§ Bagian Teks
Selain 15 hakim tetap, Pasal 32 Statuta Mahkamah Internasional memungkinkan dibentuknya hakim Ad Hoc terdiri dari 2 hakim yang diusulkan oleh negara yang bersengketa. Kedua hakim Ad Hoc bersama-sama dengan ke 15 hakim tetap memeriksa dan memutuskan perkara yang disidangkan.
Sejak dibentuk pada tahun 1945, Mahkamah Internasional telah menangani kurang lebih 100 kasus internasional, baik yang bersifat sengketa antara 2 pihak (Contentious) maupun yang bersifat nasehat (Advisory).
c.       Fungsi Utama Mahkamah Internasional
Fungsi utama Mahkamah Internasional adalah menyelesaikan kasus-kasus persengketaan internasional yang subyeknya adalah negara. Pasal 34 Statuta Mahkamah Internasional menyatakan bahwa yang boleh beracara di Mahkamah Internasional hanyalah subyek hukum Negara. Dalam hal ini ada tiga kategori negara, yaitu :
1.)    Negara anggota PBB
2.)    Negara bukan anggota PBB yang menjadi anggota Statuta Mahkamah Internasional
3.)    Negara bukan anggota Statuta Mahkamah Internasional
d.      Yurisdiksi Mahkamah Internasional
Yurisdiksi adalah kewenangan yang dimiliki oleh Mahkamah Internasional yang bersumber pada hukum internasional, untuk menentukan dan menegakkan sebuah aturan hukum Yurisdiksi ini meliputi kewenangan untuk :
1.)    Memutuskan perkara-perkara pertikaian (Contentious Case)
2.)    Memberikan opini-opini yang bersifat nasehat (Advisory Opinion)
Yurisdiksi menjadi dasar Mahkamah Internasional dalam menyelesaikan sengketa internasional. Para pihak yang akan beracara di Mahkamah Internasional harus menerima Yuridiksi Mahkamah Internasional. Ada beberapa kemungkinan cara penerimaan tersebut, yaitu dalam bentuk :
1.)    Perjanjian Khusus
2.)    Penundukan diri dalam Perjanjian Internasional
3.)    Pernyataan Penundukan diri negara peserta Statuta Mahkamah Internasional
4.)    Keputusan Mahkamah Internasional mengenai yurisdiksinya
5.)    Penafsiran putusan
6.)    Perbaikan putusan
2.      Mahkamah Pidana Internasional (The International Criminal Court, ICC)

§ Bahan yang Ditampilkan
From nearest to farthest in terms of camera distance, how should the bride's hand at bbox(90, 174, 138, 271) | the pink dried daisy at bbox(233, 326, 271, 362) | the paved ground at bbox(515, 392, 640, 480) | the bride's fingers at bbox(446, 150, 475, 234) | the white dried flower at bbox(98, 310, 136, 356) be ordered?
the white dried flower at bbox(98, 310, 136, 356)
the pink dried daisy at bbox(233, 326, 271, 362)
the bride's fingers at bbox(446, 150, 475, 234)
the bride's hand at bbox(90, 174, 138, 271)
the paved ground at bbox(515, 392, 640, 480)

§ Petunjuk Tugas
Kutip tanpa perubahan bagian dari teks tentang Mahkamah Internasional yang diawali kata-kata berisi "c.       Fungsi Utama" dan diakhiri dengan "nasehat (Advisory Opinion)".

§ Jawaban Lengkap
c.       Fungsi Utama Mahkamah Internasional
Fungsi utama Mahkamah Internasional adalah menyelesaikan kasus-kasus persengketaan internasional yang subyeknya adalah negara. Pasal 34 Statuta Mahkamah Internasional menyatakan bahwa yang boleh beracara di Mahkamah Internasional hanyalah subyek hukum Negara. Dalam hal ini ada tiga kategori negara, yaitu :
1.)    Negara anggota PBB
2.)    Negara bukan anggota PBB yang menjadi anggota Statuta Mahkamah Internasional
3.)    Negara bukan anggota Statuta Mahkamah Internasional
d.      Yurisdiksi Mahkamah Internasional
Yurisdiksi adalah kewenangan yang dimiliki oleh Mahkamah Internasional yang bersumber pada hukum internasional, untuk menentukan dan menegakkan sebuah aturan hukum Yurisdiksi ini meliputi kewenangan untuk :
1.)    Memutuskan perkara-perkara pertikaian (Contentious Case)
2.)    Memberikan opini-opini yang bersifat nasehat (Advisory Opinion)